>> begin

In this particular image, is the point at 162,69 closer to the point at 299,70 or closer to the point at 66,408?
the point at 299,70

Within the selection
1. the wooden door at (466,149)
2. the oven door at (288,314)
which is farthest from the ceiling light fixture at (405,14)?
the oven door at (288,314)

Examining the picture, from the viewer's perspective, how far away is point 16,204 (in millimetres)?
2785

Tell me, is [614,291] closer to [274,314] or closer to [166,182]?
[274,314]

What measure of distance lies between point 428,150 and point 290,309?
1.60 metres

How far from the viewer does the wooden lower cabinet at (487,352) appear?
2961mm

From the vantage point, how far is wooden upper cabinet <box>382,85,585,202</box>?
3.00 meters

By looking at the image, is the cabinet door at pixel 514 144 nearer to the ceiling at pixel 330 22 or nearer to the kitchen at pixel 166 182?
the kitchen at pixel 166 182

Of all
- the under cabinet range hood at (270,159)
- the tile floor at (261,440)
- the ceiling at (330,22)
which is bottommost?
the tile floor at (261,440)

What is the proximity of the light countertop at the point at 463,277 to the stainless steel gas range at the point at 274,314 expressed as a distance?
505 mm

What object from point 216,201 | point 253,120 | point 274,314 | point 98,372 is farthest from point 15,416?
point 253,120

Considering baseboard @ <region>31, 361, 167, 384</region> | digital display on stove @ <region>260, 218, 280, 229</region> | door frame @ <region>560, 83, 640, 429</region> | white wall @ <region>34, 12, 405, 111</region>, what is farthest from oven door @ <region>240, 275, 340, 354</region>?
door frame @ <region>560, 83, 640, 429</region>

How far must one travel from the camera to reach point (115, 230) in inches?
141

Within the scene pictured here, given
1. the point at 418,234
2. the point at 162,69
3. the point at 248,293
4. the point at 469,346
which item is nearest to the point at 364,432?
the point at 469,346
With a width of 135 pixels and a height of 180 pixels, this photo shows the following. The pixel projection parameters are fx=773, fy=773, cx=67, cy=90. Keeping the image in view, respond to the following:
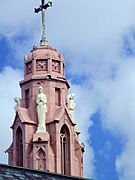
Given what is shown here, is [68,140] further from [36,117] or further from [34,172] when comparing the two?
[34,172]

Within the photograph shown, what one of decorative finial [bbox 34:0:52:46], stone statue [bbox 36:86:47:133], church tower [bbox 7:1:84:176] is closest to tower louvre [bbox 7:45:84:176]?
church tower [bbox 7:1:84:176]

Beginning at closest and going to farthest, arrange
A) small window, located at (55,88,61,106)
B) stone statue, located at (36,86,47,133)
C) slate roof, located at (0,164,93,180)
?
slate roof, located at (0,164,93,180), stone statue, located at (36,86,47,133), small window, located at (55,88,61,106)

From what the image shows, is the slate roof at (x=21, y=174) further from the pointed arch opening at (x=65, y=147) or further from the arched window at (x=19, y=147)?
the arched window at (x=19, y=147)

>> end
>> begin

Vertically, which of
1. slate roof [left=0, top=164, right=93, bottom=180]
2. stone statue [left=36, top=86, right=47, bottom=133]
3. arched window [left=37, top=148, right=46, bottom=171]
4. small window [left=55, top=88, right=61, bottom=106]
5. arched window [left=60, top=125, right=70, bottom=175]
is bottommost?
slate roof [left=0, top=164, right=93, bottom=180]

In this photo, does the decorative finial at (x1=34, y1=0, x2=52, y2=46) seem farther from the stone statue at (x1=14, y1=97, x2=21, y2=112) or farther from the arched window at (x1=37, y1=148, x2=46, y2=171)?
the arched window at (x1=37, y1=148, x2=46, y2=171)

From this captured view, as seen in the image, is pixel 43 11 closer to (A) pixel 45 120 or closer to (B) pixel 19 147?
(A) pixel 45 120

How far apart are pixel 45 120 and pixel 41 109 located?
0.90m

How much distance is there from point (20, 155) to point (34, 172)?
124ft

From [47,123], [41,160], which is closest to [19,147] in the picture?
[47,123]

>> end

What needs to be done:
Lay out as a numbered list every line from the one containing "In this particular" down to the one containing "1.60 metres", leaving out blank lines.

Final answer:
1. In this particular image, is the point at 162,69 closer to the point at 299,70 or closer to the point at 66,408?
2. the point at 299,70
3. Within the selection
4. 1. the wooden door at (466,149)
5. 2. the oven door at (288,314)
6. which is farthest from the ceiling light fixture at (405,14)?
7. the oven door at (288,314)
8. Examining the picture, from the viewer's perspective, how far away is point 16,204 (in millimetres)?
9. 2785
10. Tell me, is [614,291] closer to [274,314] or closer to [166,182]?
11. [274,314]
12. What measure of distance lies between point 428,150 and point 290,309?
13. 1.60 metres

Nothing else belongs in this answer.